Can someone explain the fascination with the royal family? Honestly, weren’t these fuddy-duddies the reason our ancestors packed up their grinding stones and salt pork and left England?
Why then did so many Americans flock to see Helen Mirren, in a wig resembling cake frosting, play “The Queen”? And what explains the enormous popularity of “The Crown,” the Netflix series about a 91-year-old monarch who, let’s be honest, has never been all that compelling, either as a head of state or a Hollywood construct.

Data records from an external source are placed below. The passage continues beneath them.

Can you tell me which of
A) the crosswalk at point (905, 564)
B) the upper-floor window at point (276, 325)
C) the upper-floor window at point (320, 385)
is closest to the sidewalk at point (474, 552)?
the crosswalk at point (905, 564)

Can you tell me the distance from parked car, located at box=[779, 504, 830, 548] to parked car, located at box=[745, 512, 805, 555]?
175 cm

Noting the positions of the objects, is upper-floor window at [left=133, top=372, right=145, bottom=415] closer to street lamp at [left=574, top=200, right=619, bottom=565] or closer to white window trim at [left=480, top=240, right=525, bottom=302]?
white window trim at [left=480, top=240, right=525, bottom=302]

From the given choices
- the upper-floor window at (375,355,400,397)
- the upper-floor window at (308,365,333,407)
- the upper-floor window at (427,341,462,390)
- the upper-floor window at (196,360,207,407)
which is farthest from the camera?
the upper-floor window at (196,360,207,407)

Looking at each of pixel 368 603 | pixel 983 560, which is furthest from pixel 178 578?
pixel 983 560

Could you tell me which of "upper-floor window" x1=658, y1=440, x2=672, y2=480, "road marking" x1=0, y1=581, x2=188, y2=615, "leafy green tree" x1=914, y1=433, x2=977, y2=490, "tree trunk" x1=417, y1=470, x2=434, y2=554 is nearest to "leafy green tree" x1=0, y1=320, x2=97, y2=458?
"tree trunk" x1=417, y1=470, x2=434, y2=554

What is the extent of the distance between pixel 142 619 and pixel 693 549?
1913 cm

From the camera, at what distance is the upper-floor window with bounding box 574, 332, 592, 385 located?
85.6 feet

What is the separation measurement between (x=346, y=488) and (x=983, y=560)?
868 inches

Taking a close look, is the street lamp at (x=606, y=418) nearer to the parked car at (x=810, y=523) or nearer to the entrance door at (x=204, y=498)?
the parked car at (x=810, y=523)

I don’t understand it. In my lifetime, the royal family has been mostly inert and irrelevant, with the occasional spasm of scandal and celebrity. Behind the hedgerows of their magnificent castles, these anachronistic curiosities are interesting in the way a collection of old stamps might be, or insects with gossamer wings under glass.
Enter Meghan Markle, the 36-year-old American actress who is Prince Harry’s betrothed. In his new book, “Meghan: A Hollywood Princess,” celebrity biographer Andrew Morton argues that the raven-haired Markle could be a new kind of royal. I’ll say. I can’t recall another member of the House of Windsor appearing in a Tori Amos video. (In 2013, Markle earned $600 to writhe around in the video for Amos’s song “1000 Oceans.”)

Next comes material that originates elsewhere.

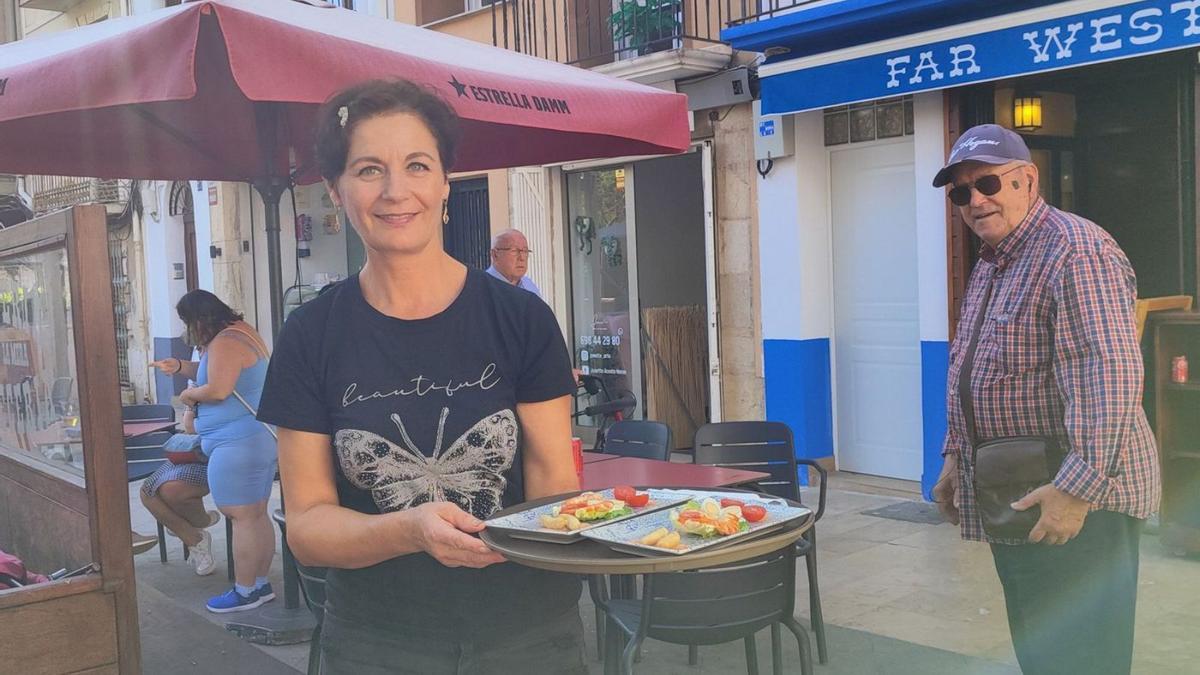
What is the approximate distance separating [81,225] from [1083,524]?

But that’s far from the whole story. The previously-married Markle is also biracial, descended on her mother’s side from slaves, which makes her more than a little exotic in the context of the all-white Windsor clan. And she has interests — imagine! — beyond aristocratic pursuits like gardening and polo, which sets her apart from her pasty-faced in-laws to be.

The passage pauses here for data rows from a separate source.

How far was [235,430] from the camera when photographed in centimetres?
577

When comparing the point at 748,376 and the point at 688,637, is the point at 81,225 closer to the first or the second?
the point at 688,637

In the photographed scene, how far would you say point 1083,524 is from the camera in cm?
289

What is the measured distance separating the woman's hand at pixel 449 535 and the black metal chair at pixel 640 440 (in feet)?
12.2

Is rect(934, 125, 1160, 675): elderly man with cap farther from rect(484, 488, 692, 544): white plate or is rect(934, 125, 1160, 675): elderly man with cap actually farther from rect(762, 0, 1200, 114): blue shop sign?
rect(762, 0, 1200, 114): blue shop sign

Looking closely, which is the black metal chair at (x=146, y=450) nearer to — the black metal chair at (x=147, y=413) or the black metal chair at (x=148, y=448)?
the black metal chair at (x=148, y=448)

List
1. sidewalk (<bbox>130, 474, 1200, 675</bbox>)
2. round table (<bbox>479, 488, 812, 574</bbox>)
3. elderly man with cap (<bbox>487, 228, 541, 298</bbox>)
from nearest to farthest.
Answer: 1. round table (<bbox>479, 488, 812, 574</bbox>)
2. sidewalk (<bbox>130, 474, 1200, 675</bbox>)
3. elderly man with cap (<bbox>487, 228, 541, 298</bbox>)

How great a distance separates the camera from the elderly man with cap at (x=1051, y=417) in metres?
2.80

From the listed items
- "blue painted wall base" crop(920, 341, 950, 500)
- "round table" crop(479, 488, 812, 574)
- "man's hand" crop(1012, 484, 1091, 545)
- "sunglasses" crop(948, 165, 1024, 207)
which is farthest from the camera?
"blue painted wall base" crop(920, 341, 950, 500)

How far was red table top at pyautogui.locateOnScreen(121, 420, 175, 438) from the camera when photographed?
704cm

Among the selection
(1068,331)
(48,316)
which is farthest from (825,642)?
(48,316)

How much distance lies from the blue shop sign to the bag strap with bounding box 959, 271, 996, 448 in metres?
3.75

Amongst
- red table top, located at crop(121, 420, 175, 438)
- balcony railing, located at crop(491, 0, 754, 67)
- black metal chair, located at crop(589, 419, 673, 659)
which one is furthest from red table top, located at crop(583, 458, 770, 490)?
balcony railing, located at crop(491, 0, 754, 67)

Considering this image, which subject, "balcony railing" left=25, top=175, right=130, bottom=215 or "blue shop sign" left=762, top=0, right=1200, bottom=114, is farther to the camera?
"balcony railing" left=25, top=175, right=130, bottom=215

As a teen, for example, Markle wrote a letter to Procter & Gamble complaining about the tagline for the company’s dish washing liquid: “Women all over America are fighting greasy pots and pans.” Markle cc’d then-first lady Hillary Clinton, among others, and the tagline was soon changed to: “People all over America . . . ”
Morton’s hastily written bio — our advance copy had an inordinate number of typos — reads like fan fiction: Markle is the relatable heroine, a lovely young woman with a social conscience and the intelligence and determination to overcome a fractured family to get what she wants.
For a long time, what Markle wanted was an acting career, and she managed, after a fashion, to get it: For seven seasons, she starred as smart and sexy paralegal Rachel Zane on the USA series “Suits.” Markle, and her future mother-in- law, would probably prefer you overlook some of the other characters on her resume — like, say, the ex-stripper, the coke sniffer, or the girl who performs oral sex in a parked car in the reboot of “Beverly Hills 90210.”
But, really, those were all just acting jobs, preparation to play the role of a lifetime: princess, an identity Markle will assume May 19 at a lavish ceremony at St George’s Chapel at Windsor Castle. (Writing about Markle’s first meeting with Queen Elizabeth II, Morton writes: “It was the most important audition of her life. No rehearsal, no script, no second takes. This was live and improvised. . . . [S]he was about to give the performance of her career.”)
The most interesting bits of Morton’s book are about Markle’s family. Her mother, Doria Ragland, was a social worker/yoga instructor whose forbears, we’re told in some genealogical detail, were slaves and sharecroppers. Her father, Thomas Markle Sr., was lighting director on “General Hospital,” the person who made Luke and Laura look so good in the soap opera’s heyday.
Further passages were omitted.